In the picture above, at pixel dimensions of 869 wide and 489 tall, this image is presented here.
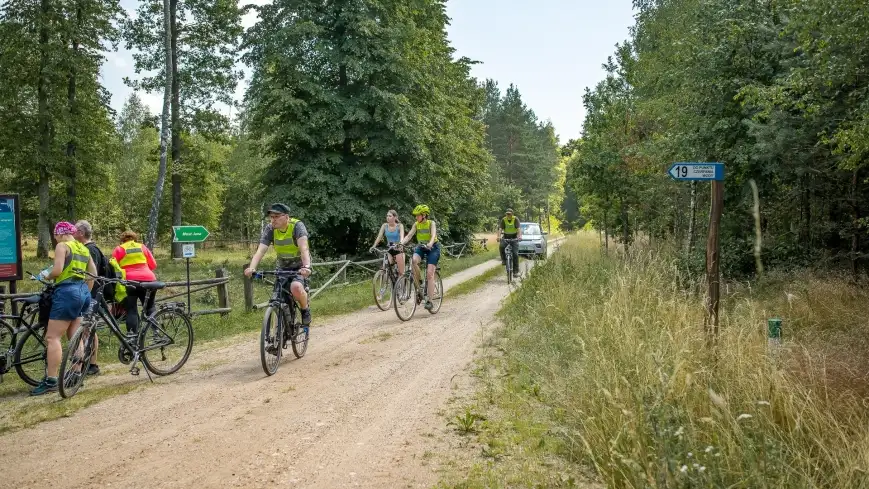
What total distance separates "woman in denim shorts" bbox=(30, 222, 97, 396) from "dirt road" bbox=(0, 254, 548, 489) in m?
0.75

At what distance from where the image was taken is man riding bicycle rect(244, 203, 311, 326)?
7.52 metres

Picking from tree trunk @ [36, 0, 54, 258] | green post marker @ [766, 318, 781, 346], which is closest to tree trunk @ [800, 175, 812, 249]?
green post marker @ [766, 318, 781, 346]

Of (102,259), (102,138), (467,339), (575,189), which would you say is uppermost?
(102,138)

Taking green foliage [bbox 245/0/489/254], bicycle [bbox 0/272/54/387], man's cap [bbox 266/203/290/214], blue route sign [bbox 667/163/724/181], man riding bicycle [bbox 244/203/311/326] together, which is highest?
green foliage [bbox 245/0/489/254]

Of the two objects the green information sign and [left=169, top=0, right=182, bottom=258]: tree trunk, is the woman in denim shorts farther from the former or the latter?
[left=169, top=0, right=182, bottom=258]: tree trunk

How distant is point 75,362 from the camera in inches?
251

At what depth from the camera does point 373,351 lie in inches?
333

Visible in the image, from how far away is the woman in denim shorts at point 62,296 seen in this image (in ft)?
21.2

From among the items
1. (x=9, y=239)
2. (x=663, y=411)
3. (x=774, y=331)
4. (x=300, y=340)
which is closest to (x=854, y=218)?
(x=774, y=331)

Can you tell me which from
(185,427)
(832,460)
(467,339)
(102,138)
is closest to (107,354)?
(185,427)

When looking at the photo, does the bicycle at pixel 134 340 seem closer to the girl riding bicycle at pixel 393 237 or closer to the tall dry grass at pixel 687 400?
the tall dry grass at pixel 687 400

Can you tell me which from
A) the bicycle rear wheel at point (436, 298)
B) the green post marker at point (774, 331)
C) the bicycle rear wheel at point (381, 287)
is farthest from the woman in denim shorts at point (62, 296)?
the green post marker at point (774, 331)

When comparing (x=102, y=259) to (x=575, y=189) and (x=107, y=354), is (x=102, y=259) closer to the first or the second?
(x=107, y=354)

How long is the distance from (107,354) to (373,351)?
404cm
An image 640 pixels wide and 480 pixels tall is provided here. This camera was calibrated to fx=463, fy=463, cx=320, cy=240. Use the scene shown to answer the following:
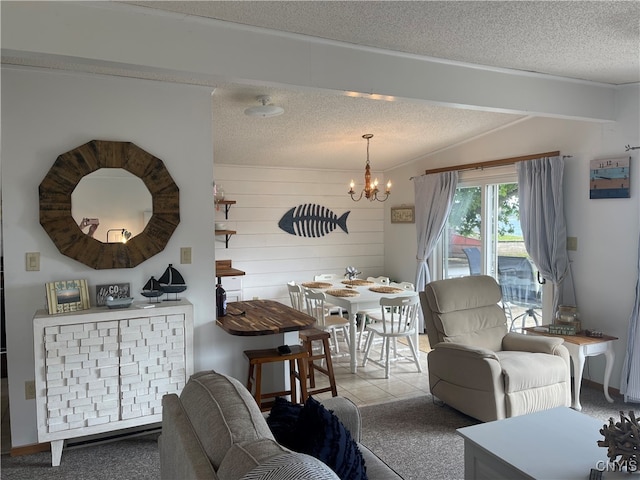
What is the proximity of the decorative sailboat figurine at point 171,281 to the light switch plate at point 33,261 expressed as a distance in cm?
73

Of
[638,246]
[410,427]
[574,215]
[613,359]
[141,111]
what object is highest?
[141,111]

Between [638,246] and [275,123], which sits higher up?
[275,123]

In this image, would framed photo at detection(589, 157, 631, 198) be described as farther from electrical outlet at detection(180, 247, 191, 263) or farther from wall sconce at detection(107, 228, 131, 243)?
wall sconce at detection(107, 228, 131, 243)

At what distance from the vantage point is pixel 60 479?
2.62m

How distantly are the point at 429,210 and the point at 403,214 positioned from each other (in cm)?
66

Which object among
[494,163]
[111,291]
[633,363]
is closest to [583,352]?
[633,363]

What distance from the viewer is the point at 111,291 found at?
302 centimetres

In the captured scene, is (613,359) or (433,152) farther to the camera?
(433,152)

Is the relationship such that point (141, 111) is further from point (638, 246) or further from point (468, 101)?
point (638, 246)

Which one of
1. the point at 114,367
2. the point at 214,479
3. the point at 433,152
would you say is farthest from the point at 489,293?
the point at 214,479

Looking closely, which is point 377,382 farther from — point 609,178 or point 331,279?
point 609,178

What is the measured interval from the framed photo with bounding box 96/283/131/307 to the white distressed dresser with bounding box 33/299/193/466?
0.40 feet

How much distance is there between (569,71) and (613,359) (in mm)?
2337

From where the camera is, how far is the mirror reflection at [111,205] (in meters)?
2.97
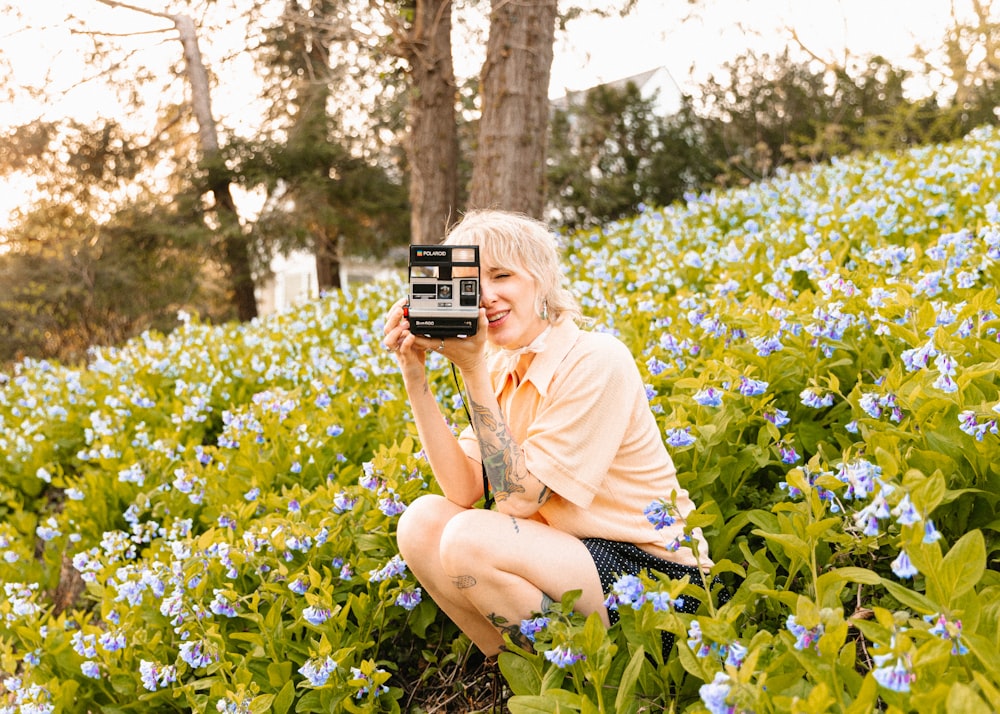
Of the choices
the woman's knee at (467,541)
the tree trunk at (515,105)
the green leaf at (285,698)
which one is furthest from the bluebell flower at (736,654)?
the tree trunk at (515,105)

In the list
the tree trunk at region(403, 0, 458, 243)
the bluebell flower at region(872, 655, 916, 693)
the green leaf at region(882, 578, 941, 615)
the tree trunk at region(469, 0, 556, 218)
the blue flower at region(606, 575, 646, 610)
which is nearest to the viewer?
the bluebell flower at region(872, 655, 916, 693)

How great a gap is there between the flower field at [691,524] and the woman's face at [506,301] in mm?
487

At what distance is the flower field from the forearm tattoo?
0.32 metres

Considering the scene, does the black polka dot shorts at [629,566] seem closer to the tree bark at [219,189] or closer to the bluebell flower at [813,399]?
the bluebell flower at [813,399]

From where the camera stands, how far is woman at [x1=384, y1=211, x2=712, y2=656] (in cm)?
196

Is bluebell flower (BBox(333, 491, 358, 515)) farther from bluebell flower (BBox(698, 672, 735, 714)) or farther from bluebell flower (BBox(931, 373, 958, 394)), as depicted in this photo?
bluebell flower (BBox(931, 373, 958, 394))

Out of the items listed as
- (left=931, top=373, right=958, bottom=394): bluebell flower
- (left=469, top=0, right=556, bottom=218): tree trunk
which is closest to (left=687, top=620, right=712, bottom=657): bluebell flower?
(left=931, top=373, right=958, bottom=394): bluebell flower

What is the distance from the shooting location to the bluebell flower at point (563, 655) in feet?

▸ OBJECTIVE: An exact transcription of all the entries is required, without the pictures.

▸ CORRECT OUTPUT:
In the picture above, at pixel dimensions of 869 wide and 489 tall, this image is presented here.
What total distance separates "woman in denim shorts" bbox=(30, 222, 97, 396) from "dirt road" bbox=(0, 254, 548, 489) in m?
0.75

At what distance from where the image was taken is man riding bicycle rect(244, 203, 311, 326)?
7.52 metres

Picking from tree trunk @ [36, 0, 54, 258] | green post marker @ [766, 318, 781, 346], which is closest to tree trunk @ [800, 175, 812, 249]?
green post marker @ [766, 318, 781, 346]

Of (102,259), (102,138), (467,339), (575,189), which would you say is uppermost?
(102,138)

Taking green foliage [bbox 245/0/489/254], bicycle [bbox 0/272/54/387], man's cap [bbox 266/203/290/214], blue route sign [bbox 667/163/724/181], man riding bicycle [bbox 244/203/311/326] together, which is highest?
green foliage [bbox 245/0/489/254]

Of the two objects the green information sign and [left=169, top=0, right=182, bottom=258]: tree trunk, is the woman in denim shorts farther from the former or the latter?
[left=169, top=0, right=182, bottom=258]: tree trunk

How distant is point 75,362 from the camera in inches?
251

At what depth from the camera does point 373,351 lie in inches?
333

Visible in the image, from how far away is the woman in denim shorts at point 62,296 seen in this image (in ft)?
21.2

From among the items
1. (x=9, y=239)
2. (x=663, y=411)
3. (x=774, y=331)
4. (x=300, y=340)
which is closest to (x=854, y=218)?
(x=774, y=331)

Can you tell me which from
(185,427)
(832,460)
(467,339)
(102,138)
is closest to (107,354)?
(185,427)

When looking at the photo, does the bicycle at pixel 134 340 seem closer to the girl riding bicycle at pixel 393 237 or closer to the tall dry grass at pixel 687 400?
the tall dry grass at pixel 687 400

Can you tell me which from
A) the bicycle rear wheel at point (436, 298)
B) the green post marker at point (774, 331)
C) the bicycle rear wheel at point (381, 287)
is farthest from the woman in denim shorts at point (62, 296)?
the green post marker at point (774, 331)

When comparing (x=102, y=259) to (x=575, y=189) and (x=107, y=354), is (x=102, y=259) closer to the first or the second?
(x=107, y=354)

How long is the distance from (107,354) to (373,351)?
404cm
An image 640 pixels wide and 480 pixels tall is provided here. This camera was calibrated to fx=463, fy=463, cx=320, cy=240. Use the scene shown to answer the following:
What is the proximity of the decorative sailboat figurine at point 171,281 to the light switch plate at point 33,261 expressed as a distance in cm?
73

Of
[638,246]
[410,427]
[574,215]
[613,359]
[141,111]
what object is highest?
[141,111]

Between [638,246] and [275,123], which sits higher up?
[275,123]

In this image, would framed photo at detection(589, 157, 631, 198) be described as farther from electrical outlet at detection(180, 247, 191, 263) or farther from wall sconce at detection(107, 228, 131, 243)?
wall sconce at detection(107, 228, 131, 243)

At what distance from the vantage point is pixel 60 479?
2.62m

How distantly are the point at 429,210 and the point at 403,214 positioned from each other (in cm)?
66

Which object among
[494,163]
[111,291]
[633,363]
is closest to [583,352]?
[633,363]

What distance from the viewer is the point at 111,291 found at?
302 centimetres

In the captured scene, is (613,359) or (433,152) farther to the camera?
(433,152)

Is the relationship such that point (141, 111) is further from point (638, 246) or further from point (468, 101)?
point (638, 246)

Which one of
1. the point at 114,367
2. the point at 214,479
3. the point at 433,152
would you say is farthest from the point at 489,293?
the point at 214,479

Looking closely, which is point 377,382 farther from — point 609,178 or point 331,279?
point 609,178

What is the measured interval from the framed photo with bounding box 96/283/131/307 to the white distressed dresser with bounding box 33/299/193/466?
0.40 feet

How much distance is there between (569,71) and (613,359) (in mm)?
2337

From where the camera is, how far is the mirror reflection at [111,205] (in meters)?
2.97
Of the choices
the woman's knee at (467,541)
the tree trunk at (515,105)
the green leaf at (285,698)
which one is furthest from the bluebell flower at (736,654)?
the tree trunk at (515,105)

In the list
the tree trunk at region(403, 0, 458, 243)
the bluebell flower at region(872, 655, 916, 693)
the green leaf at region(882, 578, 941, 615)
the tree trunk at region(469, 0, 556, 218)
the blue flower at region(606, 575, 646, 610)
which is nearest to the viewer?
the bluebell flower at region(872, 655, 916, 693)

How great a gap is there between the flower field at [691,524] and the woman's face at [506,301] in mm?
487

At what distance is the flower field from the forearm tattoo?
0.32 metres

Considering the scene, does the black polka dot shorts at [629,566] seem closer to the tree bark at [219,189] or closer to the bluebell flower at [813,399]?
the bluebell flower at [813,399]

From where the camera stands, how far is woman at [x1=384, y1=211, x2=712, y2=656] (in cm)?
196

Is bluebell flower (BBox(333, 491, 358, 515)) farther from bluebell flower (BBox(698, 672, 735, 714)) or farther from bluebell flower (BBox(931, 373, 958, 394)), as depicted in this photo?
bluebell flower (BBox(931, 373, 958, 394))

Out of the items listed as
- (left=931, top=373, right=958, bottom=394): bluebell flower
- (left=469, top=0, right=556, bottom=218): tree trunk
which is closest to (left=687, top=620, right=712, bottom=657): bluebell flower?
(left=931, top=373, right=958, bottom=394): bluebell flower

What is the distance from the shooting location to the bluebell flower at point (563, 655) in feet?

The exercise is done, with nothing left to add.